▶ [Exercise 1]:
Answer these questions from the film description:
(a) Which agency produced the film?
(b) How many babies did Mary Francis Hill Coley help deliver?
(c) According to the description, what caused the two miscarriages of the second woman the film follows?
▶ [Exercise 2]: Print the stretch of the film description from "Movie Description" through "the 20th century.", keeping every word unchanged.

▶ [Extracted text]:
::::::::

Movie Description
All My Babies: A Midwife's Own Story is a 1953 educational film produced and directed by George C. Stoney which was used to educate midwives in the Southern United States. It was produced by the Georgia Department of Public Health, and written by Stoney. The film follows Mary Francis Hill Coley (1900-66), an African American midwife from Albany, Georgia who helped deliver over 3,000 babies in the middle part of the 20th century.
The film was produced as a method of educating "granny midwives," the term applied to African-American lay women who delivered the majority of both black and white women's babies in the rural south, and their patients. The film stresses the need for midwives to maintain scrupulous standards of sterility. This lecture comes from a doctor who is explaining the cause of a recent maternal death. The second message concerns the necessity of prenatal care and here Coley functions as the expert. The film follows her through two births, the first of which focuses on a woman who has had several successful deliveries, while the other woman has had two miscarriages due to lack of prenatal care. Under Coley's careful guidance and tutelage, both women achieve successful pregnancies and home births. Films such as All My Babies represent part of the transition to State legal oversights and eventual elimination of lay midwifery (also called direct-entry midwifery) in many States.

::::::::

▶ [Dataset]:
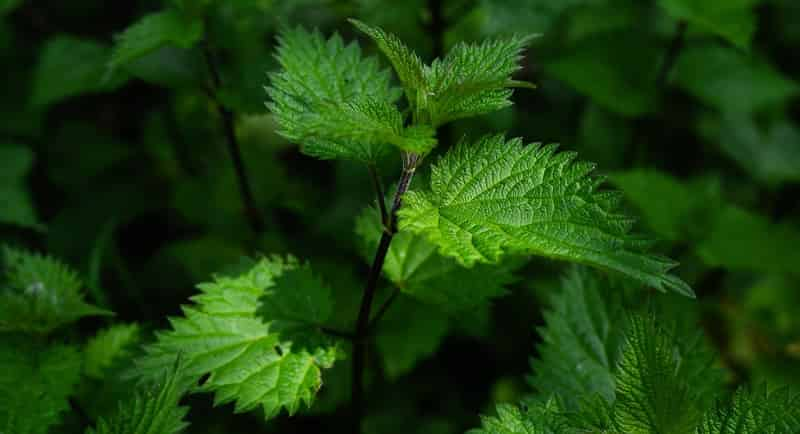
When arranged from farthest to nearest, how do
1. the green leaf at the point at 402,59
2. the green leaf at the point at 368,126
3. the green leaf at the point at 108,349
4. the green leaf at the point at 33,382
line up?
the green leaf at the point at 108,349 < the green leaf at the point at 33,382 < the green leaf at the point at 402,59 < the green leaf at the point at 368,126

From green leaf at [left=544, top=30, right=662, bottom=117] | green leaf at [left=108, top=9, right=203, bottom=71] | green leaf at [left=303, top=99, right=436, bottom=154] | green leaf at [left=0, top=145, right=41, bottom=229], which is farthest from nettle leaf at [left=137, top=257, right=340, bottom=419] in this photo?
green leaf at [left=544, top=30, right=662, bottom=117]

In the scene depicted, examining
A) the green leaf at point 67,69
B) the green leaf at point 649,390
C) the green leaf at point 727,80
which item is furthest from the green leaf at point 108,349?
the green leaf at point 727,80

::::::::

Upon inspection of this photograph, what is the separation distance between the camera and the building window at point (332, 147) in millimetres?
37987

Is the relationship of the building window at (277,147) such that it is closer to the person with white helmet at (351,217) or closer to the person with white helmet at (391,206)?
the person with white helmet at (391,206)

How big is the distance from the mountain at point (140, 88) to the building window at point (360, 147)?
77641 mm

::::::::

▶ [Solution 1]:
(a) The Georgia Department of Public Health.
(b) Over 3,000.
(c) Lack of prenatal care.

▶ [Solution 2]:
Movie Description
All My Babies: A Midwife's Own Story is a 1953 educational film produced and directed by George C. Stoney which was used to educate midwives in the Southern United States. It was produced by the Georgia Department of Public Health, and written by Stoney. The film follows Mary Francis Hill Coley (1900-66), an African American midwife from Albany, Georgia who helped deliver over 3,000 babies in the middle part of the 20th century.